Tuesday, November 27, 2007

Annapolis is not Munich

Let's get serious. The Annapolis conference will not accomplish its stated purpose (although it may have benefits that no one now wants to discuss publicly) but it is not Munich. Here are six reasons why:
1. Israel is the strongest military power in the Mideast. No one else comes close.
2. Israel, with the support of the United States, two months ago pulled off a stealth raid on some sort of facility of in Syria. (Would Neville Chamberlain have helped the Czechs bomb a German munitions plant in 1938?)
3. Yet Syria is still attending the conference. That must make for interesting conversation in the men's room.
4. Despite the public posturing (Arab leaders assume if they are photographed shaking Olmert's hand, they will wind up like Anwar Sadat), who do the Saudis and the Gulf States fear the most?
a) Israel's nuclear weapons
b) the US Navy
c) a nuclear armed Iran.

5. Israel and the faction of the PLO of which Abbas is, for the moment, the nominal leader, have agreed to agree. Ho hum. No one- not Condi Rice nor George Bush nor Olmert nor any of the Quartet, the Arabs, or Abbas- expect any results. The can has merely been kicked down the road. Given the alternatives, that is not a bad option.

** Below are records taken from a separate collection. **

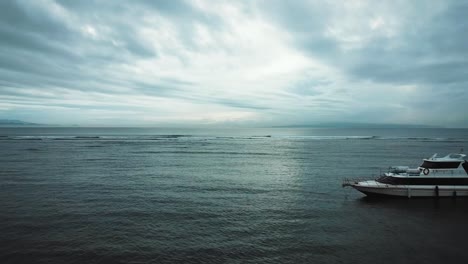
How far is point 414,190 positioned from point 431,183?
2.56 meters

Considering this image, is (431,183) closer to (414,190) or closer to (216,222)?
(414,190)

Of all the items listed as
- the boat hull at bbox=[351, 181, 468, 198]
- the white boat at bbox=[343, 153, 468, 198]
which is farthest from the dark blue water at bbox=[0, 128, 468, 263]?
the white boat at bbox=[343, 153, 468, 198]

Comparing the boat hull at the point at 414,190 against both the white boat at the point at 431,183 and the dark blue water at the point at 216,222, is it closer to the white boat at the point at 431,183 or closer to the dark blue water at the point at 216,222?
the white boat at the point at 431,183

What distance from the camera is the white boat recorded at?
1628 inches

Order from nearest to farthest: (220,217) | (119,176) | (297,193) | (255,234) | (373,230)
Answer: (255,234) < (373,230) < (220,217) < (297,193) < (119,176)

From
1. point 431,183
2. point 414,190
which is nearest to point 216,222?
point 414,190

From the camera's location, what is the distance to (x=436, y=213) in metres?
35.8

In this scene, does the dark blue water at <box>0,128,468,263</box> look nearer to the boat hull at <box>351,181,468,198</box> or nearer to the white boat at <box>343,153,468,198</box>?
the boat hull at <box>351,181,468,198</box>

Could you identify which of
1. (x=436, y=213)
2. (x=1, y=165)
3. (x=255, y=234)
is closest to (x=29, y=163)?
(x=1, y=165)

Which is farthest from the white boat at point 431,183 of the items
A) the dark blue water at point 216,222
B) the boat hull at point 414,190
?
the dark blue water at point 216,222

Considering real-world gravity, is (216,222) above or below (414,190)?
below

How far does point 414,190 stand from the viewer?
136 ft

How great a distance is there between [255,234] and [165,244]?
25.4 feet

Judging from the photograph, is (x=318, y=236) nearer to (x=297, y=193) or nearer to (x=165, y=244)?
(x=165, y=244)
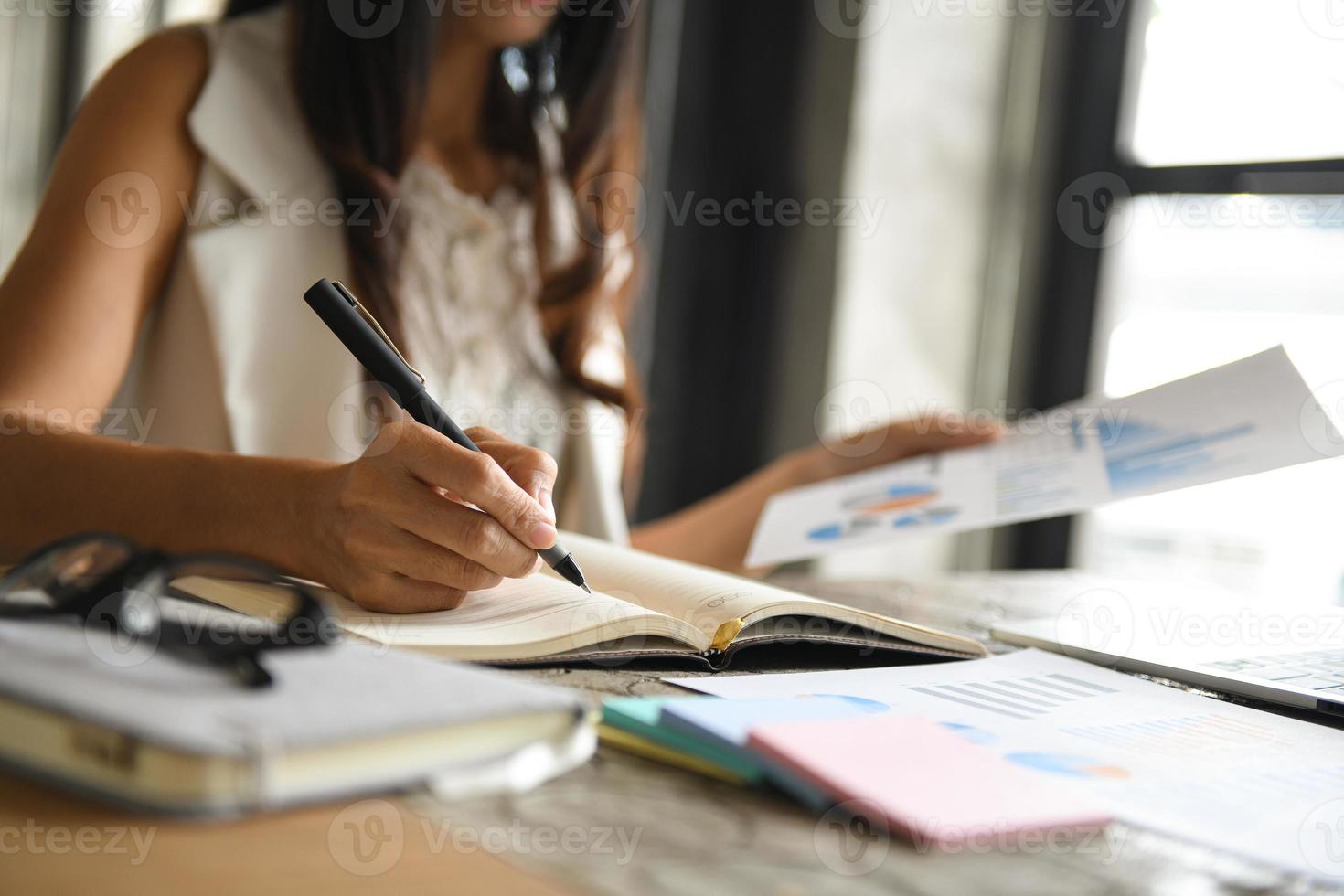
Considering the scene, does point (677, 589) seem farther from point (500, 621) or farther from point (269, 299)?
point (269, 299)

Abbas is in the same situation that Arafat was. One can debate whether he can control the Palestinian groups who send splodeydopes to Tel Aviv discos, but chooses not to; or whether he really wants peace but can not control the "militants". It makes no difference. What stops Palestinian terror is good Israeli intelligence, police work, and the IDF. Abbas is irrelevant.

6. What's the point of Annapolis? Maybe it is just feel- good photo ops. Maybe it is a wish that talking can't do any harm and may do some good.
Maybe it is about more than Israel and the Palestinians. See #4 above.

I heard a couple of talk radio callers today suggest that Olmert be replaced with Netanyahu. I don't like Olmert either, but I get pissed when the French or Germans try to tell Americans who we should elect as President.

There is a story that President Reagan decided not to attend Andropov's funeral when he was told he would not be allowed to dance on the grave. Olmert has been in politics long enough that he probably does not care that the Arabs will not shake his hand. Yet if I were Olmert, or George Bush, I would like to shake Assad's hand, look him in the eyes, grin, and squeeze just a little harder.